When dealing with the Uniform Chain Problem, it involves analyzing how a chain behaves when a part of it is hanging freely under the influence of gravity. This uniform chain is typically extended over an edge of a table or some surface.

The challenge usually involves determining specific physical properties like gravitational force effects, work done in pulling the chain back up, or energy transformations. Understanding this requires:

• Considering the chain's uniformity, which means its mass per unit length is constant.
• Examining how much of the chain's length is hanging and how it affects the total weight of the dangling section.
• Calculating the forces involved and any required work or energy changes to move or lift the chain.

Solving these problems allows us to illustrate important principles in mechanics, like how energy is required to perform work against gravitational forces.

Gravitational Potential Energy

Gravitational Potential Energy (GPE) is the energy an object possesses due to its position in a gravitational field. It is directly related to the height at which the object is located and the object's mass. In the context of the Uniform Chain Problem, GPE is critical as it involves the chain segment that is hanging from the table.

The formula used for GPE is: \[U = mgh\]Where:

• \( m \) is the mass of the object,
• \( g \) is the acceleration due to gravity (usually \( 9.8 \, \text{m/s}^2 \), but can be approximated as 10 \( \, \text{m/s}^2 \)).
• \( h \) is the height above the reference point.

In the problem at hand, the center of mass of the dangling part of the chain is considered to be at the midpoint of that portion. This is because gravitational potential energy is calculated based on where the entire mass of that part of the chain seems to "act from".

As you pull the chain back onto the table, you are effectively moving this center of mass upward, increasing its GPE.

Work Done by Gravity

The concept of Work Done by Gravity is crucial in understanding the energy changes when lifting objects against gravitational forces. When a portion of the chain hangs off the table and is pulled up, work must be done against gravitational pull.

Work done in physics is calculated using: \[W = \int F \cdot dx\]For the chain's scenario, the force \( F \) is the weight of the chain's hanging portion. This weight varies as portions of the chain are lifted back onto the table. Initially, the entire overhanging segment exerts full weight, decreasing linearly to zero as it is fully pulled up.

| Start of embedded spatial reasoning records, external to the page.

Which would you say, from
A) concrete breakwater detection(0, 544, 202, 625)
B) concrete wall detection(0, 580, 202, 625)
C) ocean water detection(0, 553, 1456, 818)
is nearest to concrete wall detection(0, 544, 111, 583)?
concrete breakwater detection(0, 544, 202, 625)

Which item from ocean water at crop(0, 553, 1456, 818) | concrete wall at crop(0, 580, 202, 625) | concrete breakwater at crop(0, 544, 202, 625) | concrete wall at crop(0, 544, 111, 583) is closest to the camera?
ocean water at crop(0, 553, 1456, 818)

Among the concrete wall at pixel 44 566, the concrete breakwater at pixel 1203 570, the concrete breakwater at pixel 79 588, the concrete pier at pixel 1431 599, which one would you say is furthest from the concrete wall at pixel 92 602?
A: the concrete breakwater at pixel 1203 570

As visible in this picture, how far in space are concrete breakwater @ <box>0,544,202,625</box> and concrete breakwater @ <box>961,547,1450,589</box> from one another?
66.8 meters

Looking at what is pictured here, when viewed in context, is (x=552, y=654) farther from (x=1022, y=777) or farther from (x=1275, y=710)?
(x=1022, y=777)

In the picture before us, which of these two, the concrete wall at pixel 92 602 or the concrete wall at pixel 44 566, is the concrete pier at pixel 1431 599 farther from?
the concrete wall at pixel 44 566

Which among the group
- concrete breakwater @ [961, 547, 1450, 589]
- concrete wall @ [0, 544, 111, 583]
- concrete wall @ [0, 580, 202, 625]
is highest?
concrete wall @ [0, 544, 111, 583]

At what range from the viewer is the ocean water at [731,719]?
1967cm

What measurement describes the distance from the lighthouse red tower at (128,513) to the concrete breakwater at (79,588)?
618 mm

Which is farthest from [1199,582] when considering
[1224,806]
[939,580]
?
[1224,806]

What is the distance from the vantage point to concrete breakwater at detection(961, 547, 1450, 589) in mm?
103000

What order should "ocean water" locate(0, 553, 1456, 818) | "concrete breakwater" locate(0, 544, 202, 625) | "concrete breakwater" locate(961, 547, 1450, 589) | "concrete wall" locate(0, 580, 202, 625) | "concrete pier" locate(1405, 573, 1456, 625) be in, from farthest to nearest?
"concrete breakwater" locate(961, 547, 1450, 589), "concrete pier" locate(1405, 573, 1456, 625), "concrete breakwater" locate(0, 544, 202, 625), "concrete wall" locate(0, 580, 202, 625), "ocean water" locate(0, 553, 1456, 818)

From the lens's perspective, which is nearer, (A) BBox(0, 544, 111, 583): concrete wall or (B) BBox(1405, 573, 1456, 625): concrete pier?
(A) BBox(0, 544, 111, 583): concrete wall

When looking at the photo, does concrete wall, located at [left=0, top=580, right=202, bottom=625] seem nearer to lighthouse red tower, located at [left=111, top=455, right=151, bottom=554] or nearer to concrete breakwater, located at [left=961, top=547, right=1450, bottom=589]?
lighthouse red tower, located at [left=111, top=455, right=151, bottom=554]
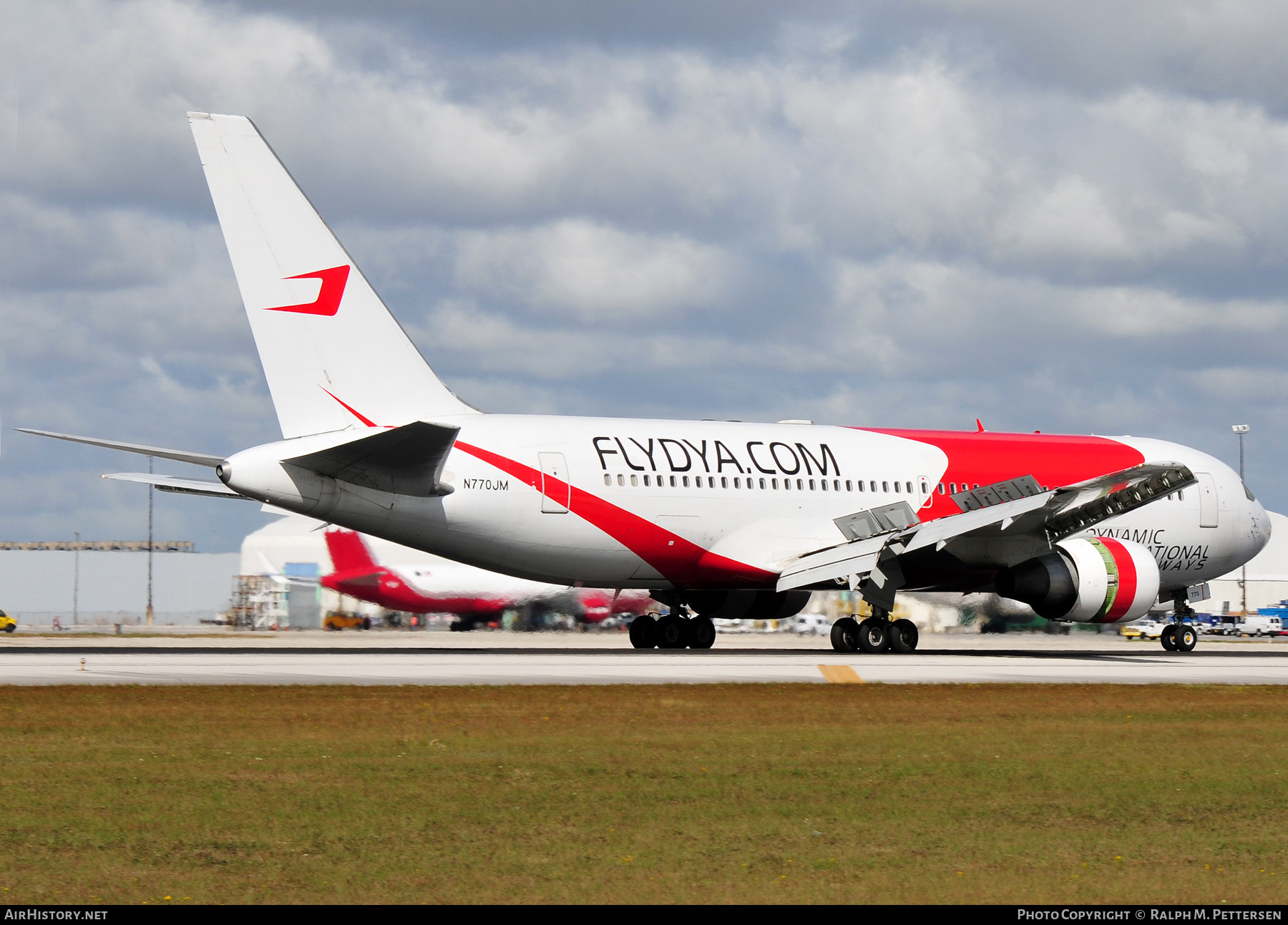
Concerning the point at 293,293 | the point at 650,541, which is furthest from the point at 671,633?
the point at 293,293

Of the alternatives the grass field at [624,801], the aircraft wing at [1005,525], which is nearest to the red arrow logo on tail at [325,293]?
the aircraft wing at [1005,525]

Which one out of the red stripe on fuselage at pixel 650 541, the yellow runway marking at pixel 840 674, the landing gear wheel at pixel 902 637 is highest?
the red stripe on fuselage at pixel 650 541

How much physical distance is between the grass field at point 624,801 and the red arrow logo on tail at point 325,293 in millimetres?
11851

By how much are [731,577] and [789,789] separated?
2047 cm

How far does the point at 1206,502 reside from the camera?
3778cm

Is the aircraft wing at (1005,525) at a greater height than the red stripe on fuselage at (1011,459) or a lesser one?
lesser

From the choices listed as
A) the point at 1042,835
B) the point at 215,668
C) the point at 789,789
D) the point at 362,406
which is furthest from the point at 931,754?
the point at 362,406

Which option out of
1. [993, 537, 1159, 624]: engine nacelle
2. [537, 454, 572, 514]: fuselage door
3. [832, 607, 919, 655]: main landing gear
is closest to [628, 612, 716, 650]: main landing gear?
[832, 607, 919, 655]: main landing gear

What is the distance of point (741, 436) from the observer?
33.1m

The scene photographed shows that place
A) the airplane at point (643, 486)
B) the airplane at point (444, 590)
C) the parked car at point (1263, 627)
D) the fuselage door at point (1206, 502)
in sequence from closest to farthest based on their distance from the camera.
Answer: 1. the airplane at point (643, 486)
2. the fuselage door at point (1206, 502)
3. the airplane at point (444, 590)
4. the parked car at point (1263, 627)

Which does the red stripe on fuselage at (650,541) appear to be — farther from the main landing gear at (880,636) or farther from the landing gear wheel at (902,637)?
the landing gear wheel at (902,637)

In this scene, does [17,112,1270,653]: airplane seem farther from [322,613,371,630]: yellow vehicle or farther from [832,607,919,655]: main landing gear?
A: [322,613,371,630]: yellow vehicle

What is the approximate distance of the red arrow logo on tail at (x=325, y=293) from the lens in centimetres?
2870
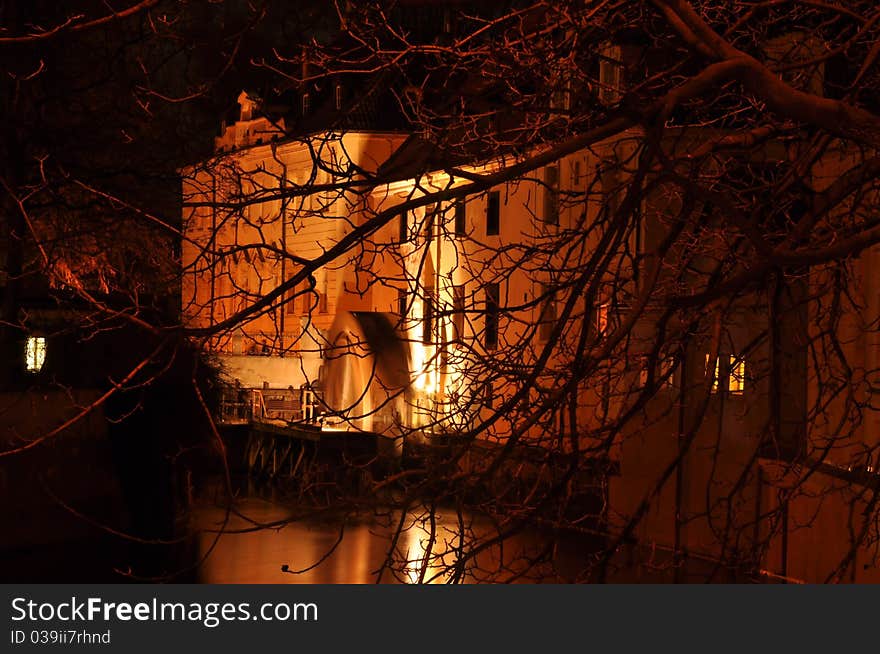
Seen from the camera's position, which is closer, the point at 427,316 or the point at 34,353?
the point at 427,316

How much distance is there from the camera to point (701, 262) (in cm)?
2081

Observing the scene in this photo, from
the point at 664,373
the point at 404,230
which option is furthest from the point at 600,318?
the point at 404,230

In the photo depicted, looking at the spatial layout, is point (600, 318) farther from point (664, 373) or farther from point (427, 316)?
point (427, 316)

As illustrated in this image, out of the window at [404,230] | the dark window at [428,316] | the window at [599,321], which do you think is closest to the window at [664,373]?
the window at [599,321]

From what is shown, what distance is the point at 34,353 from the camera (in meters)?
21.2

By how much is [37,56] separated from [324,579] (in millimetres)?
10335

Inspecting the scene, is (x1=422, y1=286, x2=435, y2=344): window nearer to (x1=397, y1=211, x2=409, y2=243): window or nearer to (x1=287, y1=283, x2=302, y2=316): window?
(x1=397, y1=211, x2=409, y2=243): window

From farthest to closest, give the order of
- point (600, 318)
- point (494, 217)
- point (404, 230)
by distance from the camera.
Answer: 1. point (494, 217)
2. point (600, 318)
3. point (404, 230)

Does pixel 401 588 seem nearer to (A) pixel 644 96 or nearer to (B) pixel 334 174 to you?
(B) pixel 334 174

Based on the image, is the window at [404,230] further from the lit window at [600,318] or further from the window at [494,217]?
the window at [494,217]

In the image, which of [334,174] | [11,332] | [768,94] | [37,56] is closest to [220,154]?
[334,174]

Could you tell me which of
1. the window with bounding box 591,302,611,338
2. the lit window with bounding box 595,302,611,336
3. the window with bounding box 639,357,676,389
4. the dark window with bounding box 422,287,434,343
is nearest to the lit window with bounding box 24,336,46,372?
the lit window with bounding box 595,302,611,336

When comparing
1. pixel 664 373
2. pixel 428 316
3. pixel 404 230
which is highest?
pixel 404 230

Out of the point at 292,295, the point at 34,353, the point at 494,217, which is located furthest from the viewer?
the point at 494,217
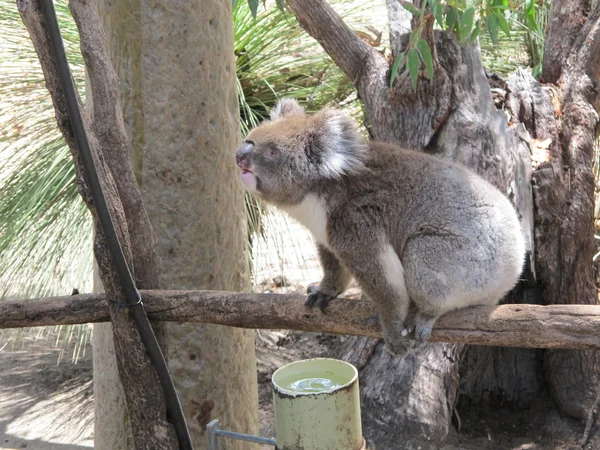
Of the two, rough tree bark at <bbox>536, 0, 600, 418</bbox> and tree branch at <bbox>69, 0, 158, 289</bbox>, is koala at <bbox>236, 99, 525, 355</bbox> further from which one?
rough tree bark at <bbox>536, 0, 600, 418</bbox>

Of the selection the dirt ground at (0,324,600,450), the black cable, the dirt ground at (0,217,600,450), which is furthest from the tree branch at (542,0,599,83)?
the black cable

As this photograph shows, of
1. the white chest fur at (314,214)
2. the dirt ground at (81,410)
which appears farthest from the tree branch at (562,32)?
the white chest fur at (314,214)

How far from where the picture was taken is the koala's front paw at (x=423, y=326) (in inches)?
88.0

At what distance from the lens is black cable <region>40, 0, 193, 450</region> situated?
1.76 m

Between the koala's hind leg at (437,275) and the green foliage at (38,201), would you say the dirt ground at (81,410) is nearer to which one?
the green foliage at (38,201)

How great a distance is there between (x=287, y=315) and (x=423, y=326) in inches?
18.1

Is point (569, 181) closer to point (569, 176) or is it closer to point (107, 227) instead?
point (569, 176)

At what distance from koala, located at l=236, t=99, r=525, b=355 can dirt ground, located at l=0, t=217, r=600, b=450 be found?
1.75 meters

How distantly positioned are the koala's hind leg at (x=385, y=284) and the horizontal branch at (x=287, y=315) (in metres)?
0.06

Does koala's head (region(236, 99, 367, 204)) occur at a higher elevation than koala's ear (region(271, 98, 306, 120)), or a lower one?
lower

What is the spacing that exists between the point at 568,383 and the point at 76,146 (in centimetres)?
353

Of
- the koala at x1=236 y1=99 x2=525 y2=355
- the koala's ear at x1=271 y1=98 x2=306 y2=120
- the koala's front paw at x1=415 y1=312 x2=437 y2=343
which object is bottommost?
the koala's front paw at x1=415 y1=312 x2=437 y2=343

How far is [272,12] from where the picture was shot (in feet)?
16.5

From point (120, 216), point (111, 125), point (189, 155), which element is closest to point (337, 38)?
point (189, 155)
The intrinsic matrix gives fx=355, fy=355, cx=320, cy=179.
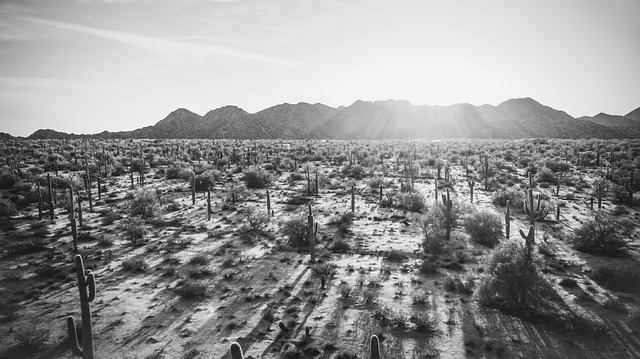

The work you do to pull the chain up is equivalent to:

• Overcoming the gravitational pull on each infinitesimally small section of chain.
• Changing the gravitational potential energy as the height of the center of mass increases.

This work done is a direct result of energy transfer – from the mechanical energy you exert to the increase in gravitational potential energy of the chain. Work is done when there is movement, and in this problem, it's the movement of the chain to a higher position on the table.